Class KafkaBolt<K,​V>

  • All Implemented Interfaces:
    Serializable, IBolt, IComponent, IRichBolt

    public class KafkaBolt<K,​V>
    extends BaseTickTupleAwareRichBolt
    Bolt implementation that can send Tuple data to Kafka.

    Most configuration for this bolt should be through the various setter methods in the bolt. For backwards compatibility it supports the producer configuration and topic to be placed in the storm config under

    'kafka.broker.properties' and 'topic'

    respectively.

    See Also:
    Serialized Form
    • Constructor Detail

      • KafkaBolt

        public KafkaBolt()
    • Method Detail

      • withTopicSelector

        public KafkaBolt<K,​V> withTopicSelector​(String topic)
        Set the messages to be published to a single topic.
        Parameters:
        topic - the topic to publish to
        Returns:
        this
      • withProducerProperties

        public KafkaBolt<K,​V> withProducerProperties​(Properties producerProperties)
      • withProducerCallback

        public KafkaBolt<K,​V> withProducerCallback​(PreparableCallback producerCallback)
        Sets a user defined callback for use with the KafkaProducer.
        Parameters:
        producerCallback - user defined callback
        Returns:
        this
      • prepare

        public void prepare​(Map<String,​Object> topoConf,
                            TopologyContext context,
                            OutputCollector collector)
        Description copied from interface: IBolt
        Called when a task for this component is initialized within a worker on the cluster. It provides the bolt with the environment in which the bolt executes.

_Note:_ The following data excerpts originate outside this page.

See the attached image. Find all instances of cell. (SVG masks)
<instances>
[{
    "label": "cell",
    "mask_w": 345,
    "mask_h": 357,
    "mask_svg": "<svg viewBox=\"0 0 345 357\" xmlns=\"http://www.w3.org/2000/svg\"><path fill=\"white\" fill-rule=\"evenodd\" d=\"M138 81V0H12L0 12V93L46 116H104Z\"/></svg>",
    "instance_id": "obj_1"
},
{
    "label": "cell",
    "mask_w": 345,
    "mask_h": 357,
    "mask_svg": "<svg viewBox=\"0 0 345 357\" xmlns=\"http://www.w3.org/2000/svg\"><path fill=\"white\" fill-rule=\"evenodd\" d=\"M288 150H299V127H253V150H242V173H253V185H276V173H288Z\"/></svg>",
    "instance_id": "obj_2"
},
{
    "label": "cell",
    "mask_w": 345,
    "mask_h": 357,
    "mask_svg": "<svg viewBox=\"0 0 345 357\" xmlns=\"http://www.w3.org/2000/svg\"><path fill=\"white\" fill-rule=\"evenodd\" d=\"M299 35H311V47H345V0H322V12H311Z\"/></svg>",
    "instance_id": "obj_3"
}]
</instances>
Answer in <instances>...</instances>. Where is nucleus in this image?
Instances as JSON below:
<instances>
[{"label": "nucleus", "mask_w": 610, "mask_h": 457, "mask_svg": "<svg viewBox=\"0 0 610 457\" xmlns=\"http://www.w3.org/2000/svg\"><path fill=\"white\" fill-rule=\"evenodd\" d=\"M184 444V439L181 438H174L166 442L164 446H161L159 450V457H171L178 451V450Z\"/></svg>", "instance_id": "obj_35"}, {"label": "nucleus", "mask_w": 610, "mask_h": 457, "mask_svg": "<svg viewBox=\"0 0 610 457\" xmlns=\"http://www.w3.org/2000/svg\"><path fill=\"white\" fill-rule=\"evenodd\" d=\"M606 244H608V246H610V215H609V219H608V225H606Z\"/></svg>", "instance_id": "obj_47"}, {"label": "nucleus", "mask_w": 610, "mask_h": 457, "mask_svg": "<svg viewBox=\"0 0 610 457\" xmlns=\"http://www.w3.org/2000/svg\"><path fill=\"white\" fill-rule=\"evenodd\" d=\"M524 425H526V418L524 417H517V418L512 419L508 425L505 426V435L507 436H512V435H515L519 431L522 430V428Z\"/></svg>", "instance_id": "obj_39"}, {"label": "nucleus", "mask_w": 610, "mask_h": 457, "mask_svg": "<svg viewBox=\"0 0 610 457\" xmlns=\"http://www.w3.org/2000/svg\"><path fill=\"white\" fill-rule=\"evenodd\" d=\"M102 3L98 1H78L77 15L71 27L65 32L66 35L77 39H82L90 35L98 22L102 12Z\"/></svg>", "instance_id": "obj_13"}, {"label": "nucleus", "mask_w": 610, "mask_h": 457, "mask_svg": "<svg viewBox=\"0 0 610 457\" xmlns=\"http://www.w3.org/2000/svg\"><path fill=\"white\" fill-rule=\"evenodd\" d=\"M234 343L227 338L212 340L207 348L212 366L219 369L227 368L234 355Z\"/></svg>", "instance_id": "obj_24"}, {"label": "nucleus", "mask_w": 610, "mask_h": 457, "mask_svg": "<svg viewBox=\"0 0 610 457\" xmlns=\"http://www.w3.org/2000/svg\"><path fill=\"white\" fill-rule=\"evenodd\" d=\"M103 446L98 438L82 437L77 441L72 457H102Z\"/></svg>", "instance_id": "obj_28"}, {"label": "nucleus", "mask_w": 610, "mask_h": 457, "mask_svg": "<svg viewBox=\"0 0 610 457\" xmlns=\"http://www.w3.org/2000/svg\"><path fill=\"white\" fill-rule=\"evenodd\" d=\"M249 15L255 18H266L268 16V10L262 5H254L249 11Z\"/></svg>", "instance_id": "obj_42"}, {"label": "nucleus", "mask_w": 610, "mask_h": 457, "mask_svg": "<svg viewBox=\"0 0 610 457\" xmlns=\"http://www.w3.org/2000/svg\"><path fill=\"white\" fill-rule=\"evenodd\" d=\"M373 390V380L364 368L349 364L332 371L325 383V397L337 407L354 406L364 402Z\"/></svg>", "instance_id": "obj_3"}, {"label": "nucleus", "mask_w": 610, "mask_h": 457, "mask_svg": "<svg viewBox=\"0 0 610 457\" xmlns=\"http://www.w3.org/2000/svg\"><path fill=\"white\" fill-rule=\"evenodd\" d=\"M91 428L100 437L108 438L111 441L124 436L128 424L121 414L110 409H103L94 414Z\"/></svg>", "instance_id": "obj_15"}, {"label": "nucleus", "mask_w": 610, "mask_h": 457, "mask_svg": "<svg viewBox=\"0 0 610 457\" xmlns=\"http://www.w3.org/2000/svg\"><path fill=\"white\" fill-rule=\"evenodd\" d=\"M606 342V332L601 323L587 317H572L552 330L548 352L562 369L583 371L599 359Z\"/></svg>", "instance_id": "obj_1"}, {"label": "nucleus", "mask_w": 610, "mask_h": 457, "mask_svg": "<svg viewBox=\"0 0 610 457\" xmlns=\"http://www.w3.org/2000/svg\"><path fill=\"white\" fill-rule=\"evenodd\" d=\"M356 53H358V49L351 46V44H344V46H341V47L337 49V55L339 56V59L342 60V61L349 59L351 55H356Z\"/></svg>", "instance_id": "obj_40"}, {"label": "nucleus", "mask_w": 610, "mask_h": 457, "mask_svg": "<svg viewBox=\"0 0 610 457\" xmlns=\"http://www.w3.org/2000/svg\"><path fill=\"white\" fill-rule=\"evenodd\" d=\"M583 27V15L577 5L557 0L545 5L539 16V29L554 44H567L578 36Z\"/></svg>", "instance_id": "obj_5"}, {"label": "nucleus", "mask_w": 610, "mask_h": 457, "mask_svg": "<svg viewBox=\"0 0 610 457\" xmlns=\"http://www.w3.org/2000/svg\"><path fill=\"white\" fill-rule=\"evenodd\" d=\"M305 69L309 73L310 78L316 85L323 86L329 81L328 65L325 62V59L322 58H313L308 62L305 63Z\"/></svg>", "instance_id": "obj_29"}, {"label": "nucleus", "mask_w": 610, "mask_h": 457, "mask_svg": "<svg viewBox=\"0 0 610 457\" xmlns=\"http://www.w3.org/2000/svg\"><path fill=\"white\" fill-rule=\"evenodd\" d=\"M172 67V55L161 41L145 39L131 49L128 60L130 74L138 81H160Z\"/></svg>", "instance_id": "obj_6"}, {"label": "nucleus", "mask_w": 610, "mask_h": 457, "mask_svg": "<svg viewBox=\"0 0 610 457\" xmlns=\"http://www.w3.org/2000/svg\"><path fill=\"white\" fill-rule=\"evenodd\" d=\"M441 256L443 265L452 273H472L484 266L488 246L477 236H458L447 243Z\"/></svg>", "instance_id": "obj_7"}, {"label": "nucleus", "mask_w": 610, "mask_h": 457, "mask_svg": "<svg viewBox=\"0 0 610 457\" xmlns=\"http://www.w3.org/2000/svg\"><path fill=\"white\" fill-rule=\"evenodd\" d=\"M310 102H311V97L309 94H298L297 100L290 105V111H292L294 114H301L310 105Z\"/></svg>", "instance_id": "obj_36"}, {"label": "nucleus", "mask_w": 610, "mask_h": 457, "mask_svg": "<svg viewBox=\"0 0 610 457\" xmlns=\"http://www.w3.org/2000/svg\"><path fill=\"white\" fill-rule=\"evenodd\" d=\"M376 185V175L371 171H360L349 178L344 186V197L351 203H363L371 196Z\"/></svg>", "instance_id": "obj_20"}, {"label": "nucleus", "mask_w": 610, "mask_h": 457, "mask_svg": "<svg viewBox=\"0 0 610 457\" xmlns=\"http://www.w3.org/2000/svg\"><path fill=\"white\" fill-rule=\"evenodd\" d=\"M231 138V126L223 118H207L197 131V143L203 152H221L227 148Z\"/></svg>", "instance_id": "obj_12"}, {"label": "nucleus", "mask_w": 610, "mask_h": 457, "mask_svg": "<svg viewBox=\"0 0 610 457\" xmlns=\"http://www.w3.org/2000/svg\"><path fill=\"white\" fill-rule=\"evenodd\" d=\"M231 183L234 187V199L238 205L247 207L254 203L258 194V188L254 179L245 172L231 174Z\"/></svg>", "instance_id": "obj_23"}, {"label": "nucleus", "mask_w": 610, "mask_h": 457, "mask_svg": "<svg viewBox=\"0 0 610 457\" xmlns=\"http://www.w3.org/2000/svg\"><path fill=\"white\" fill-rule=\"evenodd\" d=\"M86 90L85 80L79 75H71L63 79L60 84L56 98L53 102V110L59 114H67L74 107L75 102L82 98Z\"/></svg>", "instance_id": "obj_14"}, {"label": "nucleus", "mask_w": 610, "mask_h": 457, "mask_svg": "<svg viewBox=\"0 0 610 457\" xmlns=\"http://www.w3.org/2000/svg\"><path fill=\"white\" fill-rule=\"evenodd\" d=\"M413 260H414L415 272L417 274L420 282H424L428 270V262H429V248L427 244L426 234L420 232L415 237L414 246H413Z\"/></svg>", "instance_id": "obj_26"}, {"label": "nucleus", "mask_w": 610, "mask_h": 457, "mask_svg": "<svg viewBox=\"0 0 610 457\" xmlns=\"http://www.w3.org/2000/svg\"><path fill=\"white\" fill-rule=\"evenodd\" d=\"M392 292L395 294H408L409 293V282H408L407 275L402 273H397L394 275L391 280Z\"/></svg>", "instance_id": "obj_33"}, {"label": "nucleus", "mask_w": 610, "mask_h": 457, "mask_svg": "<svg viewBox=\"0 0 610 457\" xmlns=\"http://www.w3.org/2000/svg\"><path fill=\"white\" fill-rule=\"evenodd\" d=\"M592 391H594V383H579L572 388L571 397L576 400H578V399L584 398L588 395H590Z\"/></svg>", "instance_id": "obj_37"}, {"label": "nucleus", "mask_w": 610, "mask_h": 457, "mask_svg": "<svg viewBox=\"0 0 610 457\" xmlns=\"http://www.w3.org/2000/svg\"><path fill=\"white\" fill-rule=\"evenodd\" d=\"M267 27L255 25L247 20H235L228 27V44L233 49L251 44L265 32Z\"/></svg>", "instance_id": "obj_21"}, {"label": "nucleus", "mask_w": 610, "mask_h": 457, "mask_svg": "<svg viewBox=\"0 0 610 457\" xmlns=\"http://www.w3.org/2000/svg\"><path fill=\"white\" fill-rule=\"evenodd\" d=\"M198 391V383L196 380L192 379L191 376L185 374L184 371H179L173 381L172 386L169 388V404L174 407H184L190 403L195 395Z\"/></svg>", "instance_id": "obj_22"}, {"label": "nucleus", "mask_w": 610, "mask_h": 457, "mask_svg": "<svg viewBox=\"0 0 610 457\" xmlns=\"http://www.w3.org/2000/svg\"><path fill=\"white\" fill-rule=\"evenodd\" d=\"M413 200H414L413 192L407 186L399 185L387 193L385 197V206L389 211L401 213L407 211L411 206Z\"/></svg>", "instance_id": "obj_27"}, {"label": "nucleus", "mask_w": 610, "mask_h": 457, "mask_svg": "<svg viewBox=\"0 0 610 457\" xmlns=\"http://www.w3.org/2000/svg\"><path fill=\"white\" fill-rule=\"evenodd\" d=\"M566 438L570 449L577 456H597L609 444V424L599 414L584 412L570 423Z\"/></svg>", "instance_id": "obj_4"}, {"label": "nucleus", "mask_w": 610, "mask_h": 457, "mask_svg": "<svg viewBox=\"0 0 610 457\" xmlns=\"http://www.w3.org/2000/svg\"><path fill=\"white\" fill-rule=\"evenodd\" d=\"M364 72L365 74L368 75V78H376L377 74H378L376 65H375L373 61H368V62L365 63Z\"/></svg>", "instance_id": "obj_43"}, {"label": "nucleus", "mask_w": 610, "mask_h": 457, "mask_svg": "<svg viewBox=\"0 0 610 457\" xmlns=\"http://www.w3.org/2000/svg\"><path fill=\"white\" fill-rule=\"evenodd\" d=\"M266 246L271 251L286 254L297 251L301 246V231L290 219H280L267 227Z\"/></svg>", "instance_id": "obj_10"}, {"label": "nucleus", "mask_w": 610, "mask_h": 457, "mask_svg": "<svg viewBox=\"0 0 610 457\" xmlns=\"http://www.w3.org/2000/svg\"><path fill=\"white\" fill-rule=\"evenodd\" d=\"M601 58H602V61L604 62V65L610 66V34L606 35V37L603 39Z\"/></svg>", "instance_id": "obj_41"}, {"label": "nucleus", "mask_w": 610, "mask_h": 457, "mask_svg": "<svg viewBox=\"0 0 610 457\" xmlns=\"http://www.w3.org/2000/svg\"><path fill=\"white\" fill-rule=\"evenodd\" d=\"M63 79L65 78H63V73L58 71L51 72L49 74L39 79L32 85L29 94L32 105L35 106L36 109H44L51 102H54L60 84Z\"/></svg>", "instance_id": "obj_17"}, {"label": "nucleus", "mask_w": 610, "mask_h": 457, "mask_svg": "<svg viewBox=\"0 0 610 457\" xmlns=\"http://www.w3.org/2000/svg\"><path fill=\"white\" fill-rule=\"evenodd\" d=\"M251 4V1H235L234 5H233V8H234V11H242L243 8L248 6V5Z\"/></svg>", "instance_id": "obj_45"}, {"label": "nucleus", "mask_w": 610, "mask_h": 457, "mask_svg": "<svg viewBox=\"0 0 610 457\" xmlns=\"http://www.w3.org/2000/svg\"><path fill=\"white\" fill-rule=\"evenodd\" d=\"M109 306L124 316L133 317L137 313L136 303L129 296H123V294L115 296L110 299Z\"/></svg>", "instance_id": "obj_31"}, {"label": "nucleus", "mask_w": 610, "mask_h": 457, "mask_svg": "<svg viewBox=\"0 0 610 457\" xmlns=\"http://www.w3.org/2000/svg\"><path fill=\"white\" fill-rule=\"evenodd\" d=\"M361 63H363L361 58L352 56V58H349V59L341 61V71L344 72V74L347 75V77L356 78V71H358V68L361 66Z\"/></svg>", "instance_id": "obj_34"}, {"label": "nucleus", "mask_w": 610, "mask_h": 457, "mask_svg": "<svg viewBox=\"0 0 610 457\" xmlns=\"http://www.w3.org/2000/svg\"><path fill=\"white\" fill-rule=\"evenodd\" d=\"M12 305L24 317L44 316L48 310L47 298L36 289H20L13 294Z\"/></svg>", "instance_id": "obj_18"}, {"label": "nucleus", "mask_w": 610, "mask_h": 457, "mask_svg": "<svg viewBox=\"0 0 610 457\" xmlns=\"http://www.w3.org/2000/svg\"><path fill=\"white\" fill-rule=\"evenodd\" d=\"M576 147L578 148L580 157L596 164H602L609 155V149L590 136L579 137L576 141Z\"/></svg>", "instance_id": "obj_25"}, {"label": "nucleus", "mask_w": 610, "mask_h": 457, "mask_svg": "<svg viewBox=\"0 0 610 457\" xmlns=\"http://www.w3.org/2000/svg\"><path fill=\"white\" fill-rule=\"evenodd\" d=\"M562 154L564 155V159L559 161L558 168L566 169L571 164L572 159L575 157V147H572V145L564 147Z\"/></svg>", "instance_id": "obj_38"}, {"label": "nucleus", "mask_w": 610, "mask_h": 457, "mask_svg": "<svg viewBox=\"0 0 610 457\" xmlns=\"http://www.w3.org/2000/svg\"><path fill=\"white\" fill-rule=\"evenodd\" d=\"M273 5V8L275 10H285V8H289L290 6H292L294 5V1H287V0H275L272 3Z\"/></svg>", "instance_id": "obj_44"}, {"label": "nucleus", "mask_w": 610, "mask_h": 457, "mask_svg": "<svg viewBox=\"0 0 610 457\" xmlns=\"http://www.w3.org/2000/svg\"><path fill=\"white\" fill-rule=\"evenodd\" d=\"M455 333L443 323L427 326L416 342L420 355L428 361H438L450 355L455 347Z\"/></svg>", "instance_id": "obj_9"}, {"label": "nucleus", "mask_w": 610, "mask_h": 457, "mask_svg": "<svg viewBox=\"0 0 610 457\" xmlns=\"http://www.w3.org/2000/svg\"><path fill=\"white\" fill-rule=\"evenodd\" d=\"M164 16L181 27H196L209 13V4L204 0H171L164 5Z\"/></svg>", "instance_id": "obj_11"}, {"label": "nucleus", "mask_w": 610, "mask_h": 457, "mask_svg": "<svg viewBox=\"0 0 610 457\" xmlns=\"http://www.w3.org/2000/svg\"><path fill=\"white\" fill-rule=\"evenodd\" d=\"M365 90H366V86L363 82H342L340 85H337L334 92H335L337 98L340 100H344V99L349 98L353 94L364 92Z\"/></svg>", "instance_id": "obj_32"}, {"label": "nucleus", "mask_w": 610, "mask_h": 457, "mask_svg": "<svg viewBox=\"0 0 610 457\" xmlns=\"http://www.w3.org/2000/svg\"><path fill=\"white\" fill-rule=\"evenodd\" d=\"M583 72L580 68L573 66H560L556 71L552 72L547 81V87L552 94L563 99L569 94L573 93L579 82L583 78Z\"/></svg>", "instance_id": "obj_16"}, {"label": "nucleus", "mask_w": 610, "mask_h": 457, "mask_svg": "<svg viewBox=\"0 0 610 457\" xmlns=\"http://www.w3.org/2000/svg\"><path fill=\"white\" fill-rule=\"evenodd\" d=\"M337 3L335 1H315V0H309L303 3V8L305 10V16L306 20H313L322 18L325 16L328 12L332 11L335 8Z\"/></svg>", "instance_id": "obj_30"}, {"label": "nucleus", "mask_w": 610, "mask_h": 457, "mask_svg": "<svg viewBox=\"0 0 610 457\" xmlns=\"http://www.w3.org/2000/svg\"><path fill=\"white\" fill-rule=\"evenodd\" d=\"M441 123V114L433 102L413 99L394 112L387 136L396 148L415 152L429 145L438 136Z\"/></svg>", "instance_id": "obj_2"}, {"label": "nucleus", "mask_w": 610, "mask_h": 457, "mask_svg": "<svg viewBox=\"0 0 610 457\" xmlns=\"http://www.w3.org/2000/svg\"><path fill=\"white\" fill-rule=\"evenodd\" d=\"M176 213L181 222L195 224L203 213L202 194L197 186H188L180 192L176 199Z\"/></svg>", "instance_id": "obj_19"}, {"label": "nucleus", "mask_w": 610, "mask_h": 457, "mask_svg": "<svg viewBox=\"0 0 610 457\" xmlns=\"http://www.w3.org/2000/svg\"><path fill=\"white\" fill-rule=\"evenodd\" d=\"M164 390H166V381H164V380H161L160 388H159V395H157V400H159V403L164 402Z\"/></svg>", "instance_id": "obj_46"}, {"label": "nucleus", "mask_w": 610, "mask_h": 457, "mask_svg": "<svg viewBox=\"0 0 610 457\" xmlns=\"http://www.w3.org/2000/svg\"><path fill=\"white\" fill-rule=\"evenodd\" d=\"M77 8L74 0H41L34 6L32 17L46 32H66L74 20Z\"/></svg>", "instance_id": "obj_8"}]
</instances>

        This includes the:

        Parameters:
        topoConf - The Storm configuration for this bolt. This is the configuration provided to the topology merged in with cluster configuration on this machine.
        context - This object can be used to get information about this task's place within the topology, including the task id and component id of this task, input and output information, etc.
        collector - The collector is used to emit tuples from this bolt. Tuples can be emitted at any time, including the prepare and cleanup methods. The collector is thread-safe and should be saved as an instance variable of this bolt object.
      • mkProducer

        protected org.apache.kafka.clients.producer.Producer<K,​V> mkProducer​(Properties props)
        Intended to be overridden for tests. Make the producer with the given props
      • declareOutputFields

        public void declareOutputFields​(OutputFieldsDeclarer declarer)
        Description copied from interface: IComponent
        Declare the output schema for all the streams of this topology.
        Parameters:
        declarer - this is used to declare output stream ids, output fields, and whether or not each output stream is a direct stream
      • cleanup

        public void cleanup()
        Description copied from interface: IBolt
        Called when an IBolt is going to be shutdown. Storm will make a best-effort attempt to call this if the worker shutdown is orderly. The Config.SUPERVISOR_WORKER_SHUTDOWN_SLEEP_SECS setting controls how long orderly shutdown is allowed to take. There is no guarantee that cleanup will be called if shutdown is not orderly, or if the shutdown exceeds the time limit.

        The one context where cleanup is guaranteed to be called is when a topology is killed when running Storm in local mode.

        Specified by:
        cleanup in interface IBolt
        Overrides:
        cleanup in class BaseRichBolt
      • setFireAndForget

        public void setFireAndForget​(boolean fireAndForget)
        If set to true the bolt will assume that sending a message to kafka will succeed and will ack the tuple as soon as it has handed the message off to the producer API if false (the default) the message will be acked after it was successfully sent to kafka or failed if it was not successfully sent.
        Parameters:
        fireAndForget - whether the bolt should fire and forget
      • setAsync

        public void setAsync​(boolean async)
        If set to true(the default) the bolt will not wait for the message to be fully sent to Kafka before getting another tuple to send.
        Parameters:
        async - true to have multiple tuples in flight to kafka, else false.